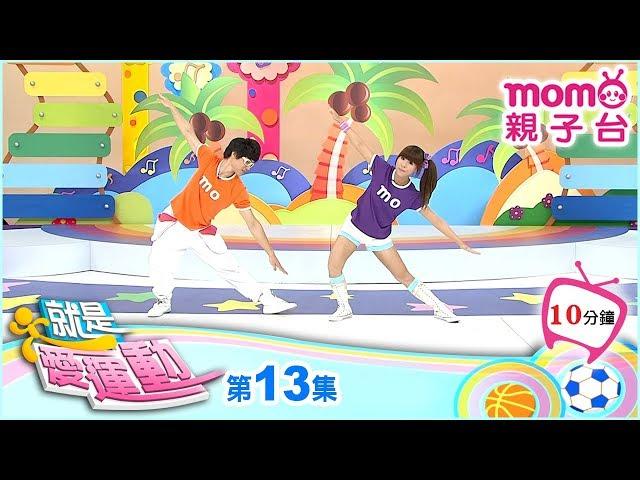 就是愛運動【肌肉伸展運動】| 唱跳【快樂星球】| 第13集 | 跟著海苔哥哥與泡芙姐姐一起動動身體 | momo親子台【官方HD完整版】S1 EP 13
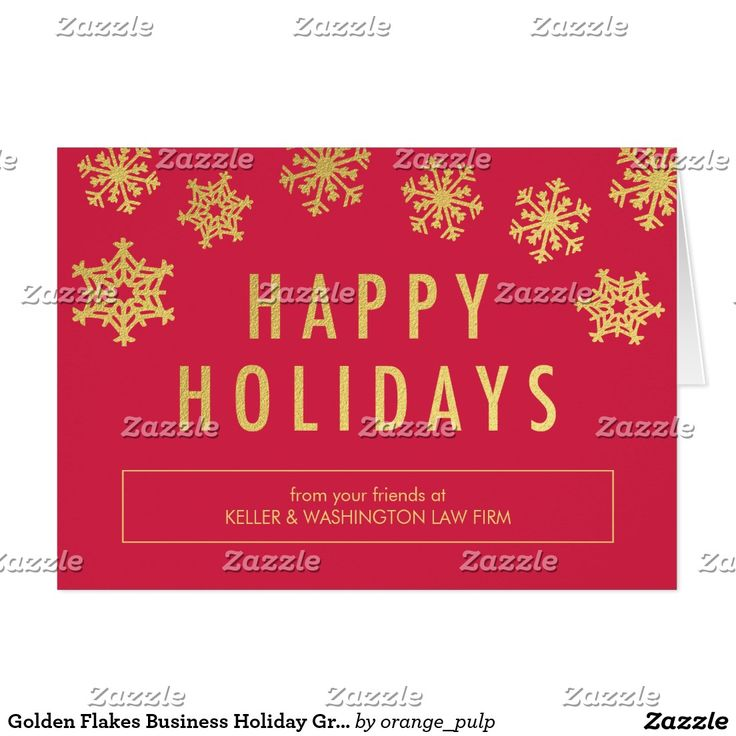 132 best CHRISTMAS CARDS 2016 - a variety of holiday cards to ...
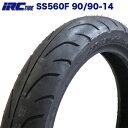 IRC製 タイヤ SS560F 90/90-14 46P 純正採用 ホンダ HONDA PCX125 フロントタイヤ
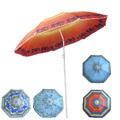 2277 Плажен чадър с чупещо рамо Палми-Дом и Градина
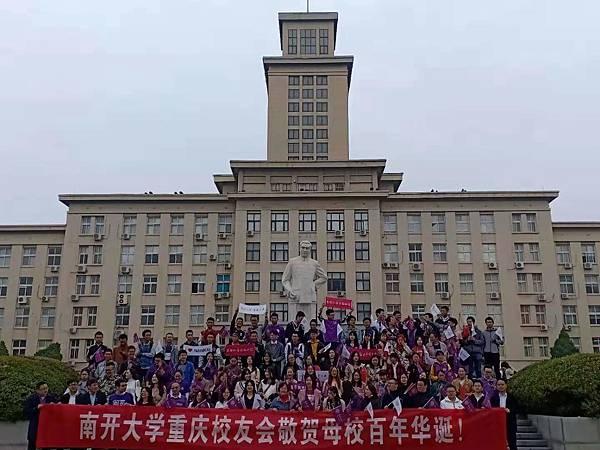 WeChat 圖片_20191022121428.jpg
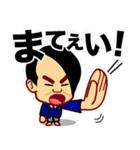ホームサポーター 柔道編(個別スタンプ:10)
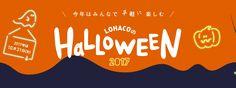 おばけの動きがかわいい|2017年は10月31日(火) 今年はみんなで手軽に楽しむ LOHACOのHALLOWEEN2017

___

Exercise: In your copy, the listing above should appear word for word, with no images.

Answer to the problem:
 就是愛運動【肌肉伸展運動】| 唱跳【快樂星球】| 第13集 | 跟著海苔哥哥與泡芙姐姐一起動動身體 | momo親子台【官方HD完整版】S1 EP 13
 132 best CHRISTMAS CARDS 2016 - a variety of holiday cards to ...
 IRC製 タイヤ SS560F 90/90-14 46P 純正採用 ホンダ HONDA PCX125 フロントタイヤ
 2277 Плажен чадър с чупещо рамо Палми-Дом и Градина
 WeChat 圖片_20191022121428.jpg
ホームサポーター 柔道編(個別スタンプ:10)
 おばけの動きがかわいい|2017年は10月31日(火) 今年はみんなで手軽に楽しむ LOHACOのHALLOWEEN2017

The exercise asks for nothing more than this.